HEALTHCARE: COURT REJECTS PHYSICIAN’S RETALIATORY DISCHARGE CLAIM
The Eighth Circuit Court recently granted summary judgment in Scott v. Missouri Valley Physicians to partners of a Missouri physician who claimed that he had been terminated by his partnership because he was a whistleblower. The plaintiff was an at-will employee who was discharged by the partnership after complaining that the partnership’s compensation formula violated the Stark law. The court ruled that the physician’s actions did not constitute whistleblowing because he did not report the alleged violation to any outside agency, but merely complained to fellow Board members.

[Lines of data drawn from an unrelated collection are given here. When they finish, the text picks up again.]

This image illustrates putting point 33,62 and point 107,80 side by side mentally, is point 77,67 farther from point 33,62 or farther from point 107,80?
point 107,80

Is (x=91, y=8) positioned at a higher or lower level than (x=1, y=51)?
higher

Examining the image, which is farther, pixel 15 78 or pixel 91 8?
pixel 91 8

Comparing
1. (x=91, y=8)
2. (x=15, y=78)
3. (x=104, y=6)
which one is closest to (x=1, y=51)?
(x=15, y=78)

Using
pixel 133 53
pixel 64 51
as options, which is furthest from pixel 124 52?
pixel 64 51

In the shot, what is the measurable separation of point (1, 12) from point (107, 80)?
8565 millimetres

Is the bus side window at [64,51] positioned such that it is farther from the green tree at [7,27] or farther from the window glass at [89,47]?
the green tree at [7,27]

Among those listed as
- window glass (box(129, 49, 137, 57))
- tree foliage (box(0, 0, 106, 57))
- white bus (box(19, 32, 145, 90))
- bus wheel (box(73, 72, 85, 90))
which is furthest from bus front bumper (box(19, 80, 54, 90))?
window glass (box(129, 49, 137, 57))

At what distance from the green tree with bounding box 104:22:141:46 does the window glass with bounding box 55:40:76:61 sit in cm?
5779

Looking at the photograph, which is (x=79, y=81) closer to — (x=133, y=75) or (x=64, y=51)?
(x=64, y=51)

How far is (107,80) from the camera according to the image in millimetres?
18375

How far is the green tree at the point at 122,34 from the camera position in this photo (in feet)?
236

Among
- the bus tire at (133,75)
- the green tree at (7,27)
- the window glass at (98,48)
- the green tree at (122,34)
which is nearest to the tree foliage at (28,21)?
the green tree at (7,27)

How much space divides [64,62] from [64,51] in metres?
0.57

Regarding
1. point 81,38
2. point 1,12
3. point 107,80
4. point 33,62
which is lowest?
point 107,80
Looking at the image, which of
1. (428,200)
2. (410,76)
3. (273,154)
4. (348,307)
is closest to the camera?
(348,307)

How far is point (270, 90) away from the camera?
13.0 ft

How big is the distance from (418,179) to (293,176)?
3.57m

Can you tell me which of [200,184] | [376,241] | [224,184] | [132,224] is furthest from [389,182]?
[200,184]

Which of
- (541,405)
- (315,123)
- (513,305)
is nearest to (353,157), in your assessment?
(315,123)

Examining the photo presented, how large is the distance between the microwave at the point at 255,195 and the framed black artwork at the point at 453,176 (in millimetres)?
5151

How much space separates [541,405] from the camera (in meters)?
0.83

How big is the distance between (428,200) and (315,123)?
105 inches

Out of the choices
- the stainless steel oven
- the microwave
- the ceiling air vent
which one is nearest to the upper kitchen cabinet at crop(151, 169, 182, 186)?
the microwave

The fact that the physician did not report the alleged wrongdoing to the proper authorities made the public policy exception to Missouri’s employment-at-will doctrine inapplicable to his discharge. The reporting of possible Stark violations to alleged wrongdoers did not meet the whistleblower exception and was therefore not a retaliatory discharge.
The outcome would likely be the same in Illinois. Under the Whistleblower Act (740 ILCS 174/15), an employer is prohibited from retaliating against an employee who discloses information that the employee believes reveals a violation of federal or state law to a government or law enforcement agency. Disclosure only to private parties does not constitute “whistleblowing.”